Alcune classificazioni riconoscono la rinite allergica come una delle sottospecie della rinite vasomotoria, poiché le manifestazioni di un attacco della malattia sono quasi identiche. Tuttavia, in realtà, queste due malattie differiscono nel meccanismo di sviluppo. La rinite allergica è caratterizzata dal contatto con una sostanza estranea di una certa composizione chimica, a cui il corpo ha una maggiore sensibilità. Il contatto di una tale sostanza con la mucosa delle vie respiratorie (per esempio, polline delle piante, peli di animali o polvere di casa) provoca immediatamente una risposta.

La rinite vasomotoria ha un meccanismo neurovegetativo. Ciò significa che la fisiologia del naso è disturbata in relazione ai soliti stimoli dovuti al funzionamento scorretto del sistema nervoso autonomo. L'esempio più caratteristico della rinite vasomotoria è una rinite fredda. È caratterizzato da una copiosa fuoriuscita dal naso dopo ipotermia delle mani o dei piedi, una breve permanenza in corrente d'aria o a basse temperature. Il meccanismo della rinite vasomotoria è una forte espansione dei vasi della mucosa nasale, con conseguente plasma sanguigno entra nello spazio extracellulare, causando un massiccio gonfiore dei passaggi nasali e scarico dal naso. Normalmente, la reazione al freddo dovrebbe essere meno pronunciata.

Meccanismi immunologici per lo sviluppo della rinite allergica

Si ritiene che la rinite allergica si sviluppi come un tipo immediato di reazione allergica associata a infiammazione della mucosa nasale di varia intensità. Cellule immunitarie, mediatori dell'infiammazione, citochine, neuropeptidi e altri componenti sono coinvolti nel complesso meccanismo di ipersensibilità della mucosa nasale. Capire le ragioni di questo processo consente di scegliere un trattamento efficace della rinite allergica.

È stato stabilito che la rinite acuta allergica procede secondo il tipo I di ipersensibilità secondo la classificazione di Coombs e Jell.

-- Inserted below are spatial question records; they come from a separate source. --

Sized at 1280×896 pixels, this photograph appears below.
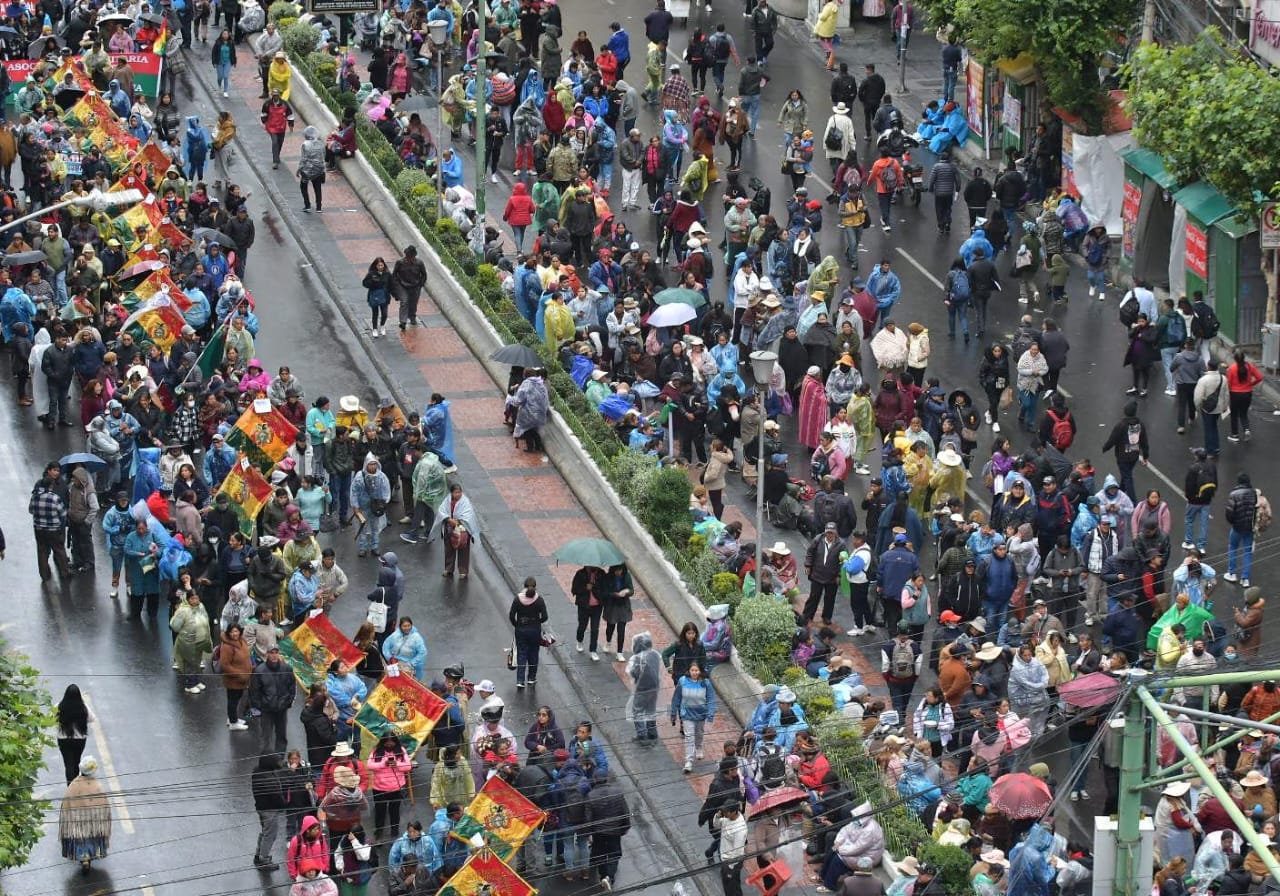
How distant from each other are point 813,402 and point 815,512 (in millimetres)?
3301

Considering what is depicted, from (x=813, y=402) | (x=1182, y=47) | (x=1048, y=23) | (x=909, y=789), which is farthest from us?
(x=1048, y=23)

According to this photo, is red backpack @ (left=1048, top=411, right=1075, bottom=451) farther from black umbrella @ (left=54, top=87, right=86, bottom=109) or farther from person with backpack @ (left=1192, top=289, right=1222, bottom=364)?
black umbrella @ (left=54, top=87, right=86, bottom=109)

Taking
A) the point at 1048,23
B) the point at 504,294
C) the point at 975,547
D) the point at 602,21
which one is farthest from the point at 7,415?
the point at 602,21

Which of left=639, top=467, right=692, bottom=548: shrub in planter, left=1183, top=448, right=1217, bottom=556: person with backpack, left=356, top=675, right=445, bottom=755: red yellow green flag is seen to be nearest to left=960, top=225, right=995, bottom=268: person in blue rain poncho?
left=1183, top=448, right=1217, bottom=556: person with backpack

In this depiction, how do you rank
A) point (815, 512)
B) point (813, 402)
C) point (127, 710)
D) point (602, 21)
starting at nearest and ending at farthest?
1. point (127, 710)
2. point (815, 512)
3. point (813, 402)
4. point (602, 21)

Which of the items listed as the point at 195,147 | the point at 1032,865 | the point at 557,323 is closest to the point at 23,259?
the point at 557,323

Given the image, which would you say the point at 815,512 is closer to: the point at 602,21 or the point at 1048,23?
the point at 1048,23

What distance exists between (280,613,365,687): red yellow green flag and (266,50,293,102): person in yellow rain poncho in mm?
19636

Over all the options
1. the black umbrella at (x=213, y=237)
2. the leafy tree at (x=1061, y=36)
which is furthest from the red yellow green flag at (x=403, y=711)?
the leafy tree at (x=1061, y=36)

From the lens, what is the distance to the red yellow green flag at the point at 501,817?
1033 inches

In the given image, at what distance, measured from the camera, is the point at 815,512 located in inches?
1271

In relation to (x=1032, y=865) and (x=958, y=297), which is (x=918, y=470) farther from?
(x=1032, y=865)

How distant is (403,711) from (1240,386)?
12882 millimetres

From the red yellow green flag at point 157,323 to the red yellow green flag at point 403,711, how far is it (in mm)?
9534
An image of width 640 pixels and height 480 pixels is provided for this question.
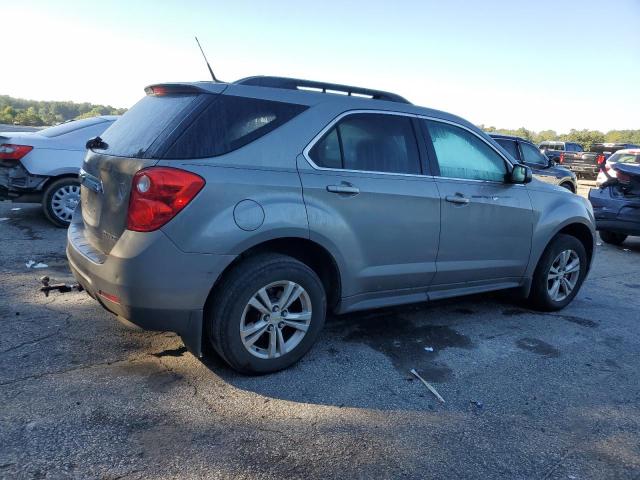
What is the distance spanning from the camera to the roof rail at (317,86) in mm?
3357

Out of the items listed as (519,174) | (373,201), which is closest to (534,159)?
(519,174)

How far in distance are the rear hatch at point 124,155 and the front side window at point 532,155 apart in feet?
31.6

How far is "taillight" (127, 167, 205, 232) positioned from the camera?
2.77 meters

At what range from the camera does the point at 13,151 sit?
6762mm

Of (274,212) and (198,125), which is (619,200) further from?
(198,125)

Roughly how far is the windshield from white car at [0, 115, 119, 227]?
0.6 inches

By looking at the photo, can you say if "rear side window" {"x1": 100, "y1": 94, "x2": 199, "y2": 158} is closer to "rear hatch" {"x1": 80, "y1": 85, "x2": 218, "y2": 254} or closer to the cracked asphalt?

In questo tipo di allergia, le immunoglobuline di classe E (IgE) sono di grande importanza. Nel plasma sanguigno, sono contenuti in una quantità molto piccola (circa 50 - 300 ng / ml in totale), tuttavia, la loro elevata capacità di legarsi alle cellule infiammatorie provoca manifestazioni violente di una reazione allergica.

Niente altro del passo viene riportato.